One of the most interesting and promising findings was that HUMBLEs and brown control cells seemed to increase the activity of endogenous (originally present) BAT in the mice. The researchers determined that the transplanted cells activated murine BAT via nitric acid signaling, amplifying glucose uptake and energy expenditure. The ability of transplanted cells to recruit allies among the endogenous brown adipocyte population makes BAT transplantation therapy even more plausible.
Conclusion
This study further explores the fundamental difference between white and brown fat tissue and offers a strategy of harnessing the energy-dissipating power of BAT against the obesity epidemic. Despite the results being promising, it remains to be seen whether BAT transplantation benefits can be safely recreated in humans.
Literature
[1] Wang, C. H., Lundh, M., Fu, A., Kriszt, R., Huang, T. L., Lynes, M. D., … & Narain, N. R. (2020). CRISPR-engineered human brown-like adipocytes prevent diet-induced obesity and ameliorate metabolic syndrome in mice. Science Translational Medicine, 12(558).

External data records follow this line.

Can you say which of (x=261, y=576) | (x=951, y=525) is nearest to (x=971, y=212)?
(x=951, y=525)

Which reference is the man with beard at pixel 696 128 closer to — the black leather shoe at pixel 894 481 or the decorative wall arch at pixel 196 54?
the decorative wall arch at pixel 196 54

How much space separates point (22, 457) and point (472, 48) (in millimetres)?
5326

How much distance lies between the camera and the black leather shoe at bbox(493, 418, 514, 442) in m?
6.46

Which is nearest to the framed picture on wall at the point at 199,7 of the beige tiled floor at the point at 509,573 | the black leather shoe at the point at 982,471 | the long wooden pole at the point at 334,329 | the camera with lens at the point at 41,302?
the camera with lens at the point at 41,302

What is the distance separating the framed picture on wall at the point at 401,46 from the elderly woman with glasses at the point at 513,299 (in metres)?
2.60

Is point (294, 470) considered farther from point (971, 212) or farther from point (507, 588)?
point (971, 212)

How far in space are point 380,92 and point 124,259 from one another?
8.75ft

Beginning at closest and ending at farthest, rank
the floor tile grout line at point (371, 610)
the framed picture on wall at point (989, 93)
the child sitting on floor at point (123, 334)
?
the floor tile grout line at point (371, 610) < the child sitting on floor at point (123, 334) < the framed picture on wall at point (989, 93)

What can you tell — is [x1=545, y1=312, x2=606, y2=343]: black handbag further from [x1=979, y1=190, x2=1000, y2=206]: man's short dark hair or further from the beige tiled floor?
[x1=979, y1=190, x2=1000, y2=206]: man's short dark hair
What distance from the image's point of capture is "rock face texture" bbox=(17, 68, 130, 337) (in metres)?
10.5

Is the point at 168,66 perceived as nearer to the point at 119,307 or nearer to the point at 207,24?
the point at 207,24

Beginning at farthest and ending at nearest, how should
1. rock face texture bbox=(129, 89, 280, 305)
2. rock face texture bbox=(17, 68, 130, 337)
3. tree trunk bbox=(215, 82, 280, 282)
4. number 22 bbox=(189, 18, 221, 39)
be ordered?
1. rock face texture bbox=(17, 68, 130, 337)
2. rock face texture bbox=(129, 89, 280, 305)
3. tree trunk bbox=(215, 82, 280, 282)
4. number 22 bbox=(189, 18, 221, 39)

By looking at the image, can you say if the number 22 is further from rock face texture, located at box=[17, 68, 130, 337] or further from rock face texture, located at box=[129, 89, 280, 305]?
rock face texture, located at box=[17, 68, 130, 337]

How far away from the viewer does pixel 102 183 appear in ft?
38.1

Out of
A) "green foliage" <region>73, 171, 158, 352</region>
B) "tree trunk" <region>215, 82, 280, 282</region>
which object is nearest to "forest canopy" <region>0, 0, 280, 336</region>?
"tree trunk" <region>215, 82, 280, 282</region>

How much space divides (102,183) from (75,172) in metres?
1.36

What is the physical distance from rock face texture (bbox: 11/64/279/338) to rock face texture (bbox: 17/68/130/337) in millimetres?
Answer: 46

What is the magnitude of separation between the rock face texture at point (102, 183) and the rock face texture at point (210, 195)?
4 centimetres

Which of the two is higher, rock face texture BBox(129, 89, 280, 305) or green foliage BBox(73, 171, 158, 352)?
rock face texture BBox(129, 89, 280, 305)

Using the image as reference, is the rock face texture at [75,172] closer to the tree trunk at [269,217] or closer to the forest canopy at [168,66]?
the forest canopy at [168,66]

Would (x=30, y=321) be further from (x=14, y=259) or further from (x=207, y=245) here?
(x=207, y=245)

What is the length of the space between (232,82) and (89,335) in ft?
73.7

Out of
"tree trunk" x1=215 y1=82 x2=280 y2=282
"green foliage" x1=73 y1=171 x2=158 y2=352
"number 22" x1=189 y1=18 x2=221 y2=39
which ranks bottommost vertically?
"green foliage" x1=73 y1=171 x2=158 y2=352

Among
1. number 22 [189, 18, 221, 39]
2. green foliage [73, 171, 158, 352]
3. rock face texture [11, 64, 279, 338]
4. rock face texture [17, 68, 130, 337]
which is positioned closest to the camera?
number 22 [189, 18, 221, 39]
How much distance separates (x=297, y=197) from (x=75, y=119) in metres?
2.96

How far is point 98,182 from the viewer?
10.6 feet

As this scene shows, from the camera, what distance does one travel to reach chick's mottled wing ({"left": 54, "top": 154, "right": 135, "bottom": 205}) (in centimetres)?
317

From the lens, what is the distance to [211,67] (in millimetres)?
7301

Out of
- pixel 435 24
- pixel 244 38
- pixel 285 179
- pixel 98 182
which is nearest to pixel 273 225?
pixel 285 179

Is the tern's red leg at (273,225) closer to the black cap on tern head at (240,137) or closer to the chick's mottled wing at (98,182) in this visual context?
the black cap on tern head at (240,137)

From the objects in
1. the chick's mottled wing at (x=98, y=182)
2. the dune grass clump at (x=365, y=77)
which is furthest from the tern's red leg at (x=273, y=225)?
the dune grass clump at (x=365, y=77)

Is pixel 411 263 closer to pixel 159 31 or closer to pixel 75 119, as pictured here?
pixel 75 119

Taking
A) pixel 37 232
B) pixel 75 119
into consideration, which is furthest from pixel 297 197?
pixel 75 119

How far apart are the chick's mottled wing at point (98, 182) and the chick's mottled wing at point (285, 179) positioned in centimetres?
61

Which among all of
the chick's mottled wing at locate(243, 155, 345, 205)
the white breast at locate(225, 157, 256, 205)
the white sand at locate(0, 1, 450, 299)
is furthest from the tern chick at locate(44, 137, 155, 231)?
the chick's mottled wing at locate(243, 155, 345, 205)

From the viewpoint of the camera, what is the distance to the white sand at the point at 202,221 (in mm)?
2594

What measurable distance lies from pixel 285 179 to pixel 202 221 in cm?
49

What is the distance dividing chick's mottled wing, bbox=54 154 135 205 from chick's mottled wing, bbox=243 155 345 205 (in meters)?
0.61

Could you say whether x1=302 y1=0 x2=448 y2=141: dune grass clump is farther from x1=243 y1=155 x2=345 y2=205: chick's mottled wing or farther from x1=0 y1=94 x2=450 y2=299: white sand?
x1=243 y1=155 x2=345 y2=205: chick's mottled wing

[2] Ahima, R. S. (2009). Connecting obesity, aging and diabetes. Nature medicine, 15(9), 996-997.
[3] Tam, B. T., Morais, J. A., & Santosa, S. (2020). Obesity and ageing: Two sides of the same coin. Obesity Reviews, 21(4), e12991.
[4] Salvestrini, V., Sell, C., & Lorenzini, A. (2019). Obesity may accelerate the aging process. Frontiers in endocrinology, 10, 266.
[5] Fenzl, A., & Kiefer, F. W. (2014). Brown adipose tissue and thermogenesis. Hormone molecular biology and clinical investigation, 19(1), 25-37.